> [SUPPLIED RECORDS]
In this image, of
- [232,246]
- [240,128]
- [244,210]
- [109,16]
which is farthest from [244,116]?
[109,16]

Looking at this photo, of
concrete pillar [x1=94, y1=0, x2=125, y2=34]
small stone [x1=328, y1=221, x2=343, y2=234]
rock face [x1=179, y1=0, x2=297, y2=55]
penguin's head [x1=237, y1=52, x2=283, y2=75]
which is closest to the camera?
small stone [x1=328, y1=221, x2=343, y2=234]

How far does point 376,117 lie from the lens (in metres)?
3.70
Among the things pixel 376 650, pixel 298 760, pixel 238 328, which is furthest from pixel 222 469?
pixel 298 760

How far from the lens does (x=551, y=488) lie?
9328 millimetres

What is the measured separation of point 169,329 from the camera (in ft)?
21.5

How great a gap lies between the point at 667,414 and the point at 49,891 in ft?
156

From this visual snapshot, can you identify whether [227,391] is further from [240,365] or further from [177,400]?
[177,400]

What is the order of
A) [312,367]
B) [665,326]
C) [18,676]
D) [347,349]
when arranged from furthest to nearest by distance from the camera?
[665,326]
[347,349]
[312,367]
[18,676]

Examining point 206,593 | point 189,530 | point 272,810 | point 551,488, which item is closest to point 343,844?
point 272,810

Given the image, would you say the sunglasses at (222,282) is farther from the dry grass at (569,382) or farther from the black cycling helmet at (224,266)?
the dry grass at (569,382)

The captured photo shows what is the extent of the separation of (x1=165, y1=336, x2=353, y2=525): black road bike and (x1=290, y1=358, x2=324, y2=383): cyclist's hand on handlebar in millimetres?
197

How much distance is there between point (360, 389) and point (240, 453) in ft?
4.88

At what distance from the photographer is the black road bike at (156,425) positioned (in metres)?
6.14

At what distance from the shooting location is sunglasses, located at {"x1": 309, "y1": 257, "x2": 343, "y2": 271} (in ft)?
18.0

> [DIRECTIVE] Copy out the lines of the records above, from the line with "How much distance" through the end of the records, keeping each one word for word.

> [COMPLETE OUTPUT]
How much distance is there between point (360, 389) and point (240, 453) in ft?
4.88

At what distance from the photographer is the black road bike at (156,425) positioned (in metres)?
6.14

At what distance from the shooting location is sunglasses, located at {"x1": 309, "y1": 257, "x2": 343, "y2": 271} (in ft)?
18.0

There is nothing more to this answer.